Make a gallery which is customized able mean to say people can change the tees colors and design oh thier own choice and just send to you. This kind of gallery is full of fun for a customer as well the best way to satisfy and achieve customers.


----------



## 10sJunkie (Jun 5, 2012)

I always feel like t-shirts on models are better for setting the tone of an entire (cohesive) design line - while mock-ups are fine for giving ideas, printed shirts are best for representing reality. 
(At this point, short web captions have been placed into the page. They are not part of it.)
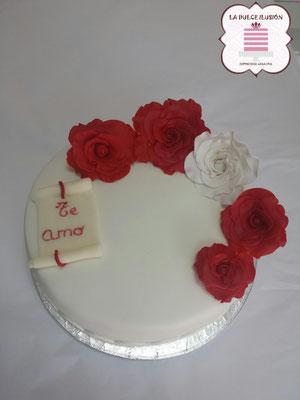 Tarta de boda personalizada con flores blancas y rojas. Tarta sencilla para boda. Tartas de boda en Cartagena, Murcia. Tarta de boda espectacular.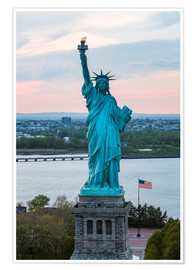 Póster Premium  Aerial view of the Statue of Liberty at sunset, New York city, USA - Matteo Colombo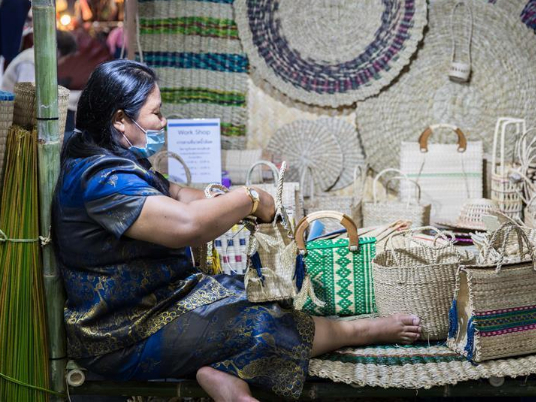 'Heart Tied by Arts and Crafts, A New Way of the Handicraft Arts under the Royal Patronage' event held in Bangkok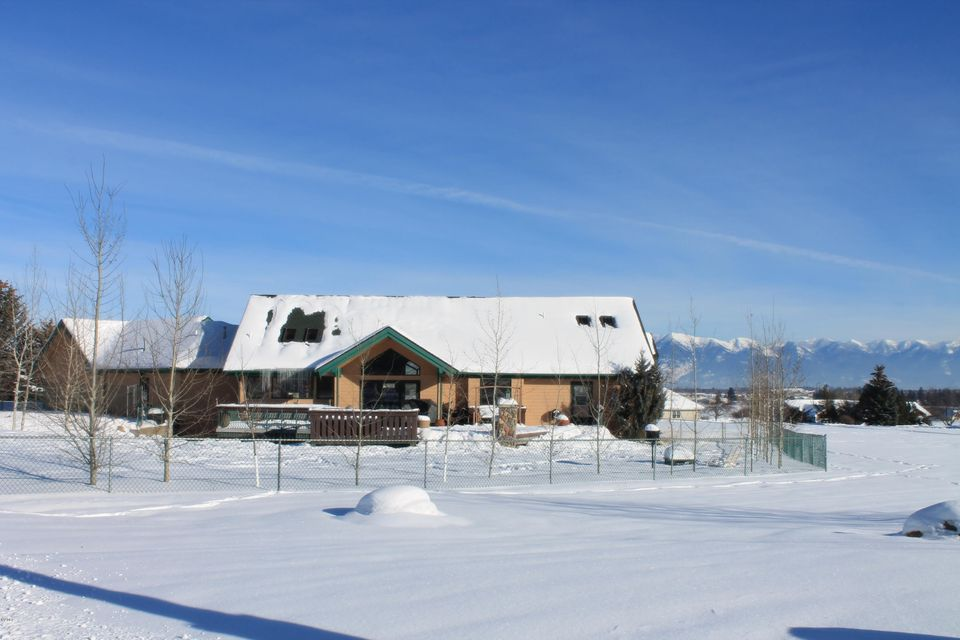Additional photo for property listing at 1381 Creekside Court  Kalispell, Montana 59901 United States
Some stuff doesn't have to be shown on a shirt in order to be persuasive (because the appeal is in the slogan or the graphic itself)... but other stuff is more persuasive shown ON the shirt because the printing (size or placement) adds something to the design.


----------



## RickyJ702 (Jul 23, 2012)

when people ask to look at their websites i like to see the target market. if it's was a graphic tattoo shirt i think bikers, tattoo artists or a fighter. i would like to see the brand explore through my mind rather i search through shirts. have a sales pitch with the eyes just like a salesman selling a lemon ^^


----------



## fdcarter (Jun 20, 2011)

I'd definitely show at least a few shots of your shirts being worn by models that are your target audience. That way people can get a good idea of the length and fit of the shirts when someone wears them. You can always just zoom in on the design and clip the models head off in the photos.

You can always use photos of the shirts laid out on a white or neutral background in the product photo area as another poster has said (next to the add to cart button), in addition to a few of people wearing the shirts.


----------



## Artie1 (Aug 23, 2012)

I'm making my product images too and I would love to get more opinions on whether using models is better than just displaying the shirts. 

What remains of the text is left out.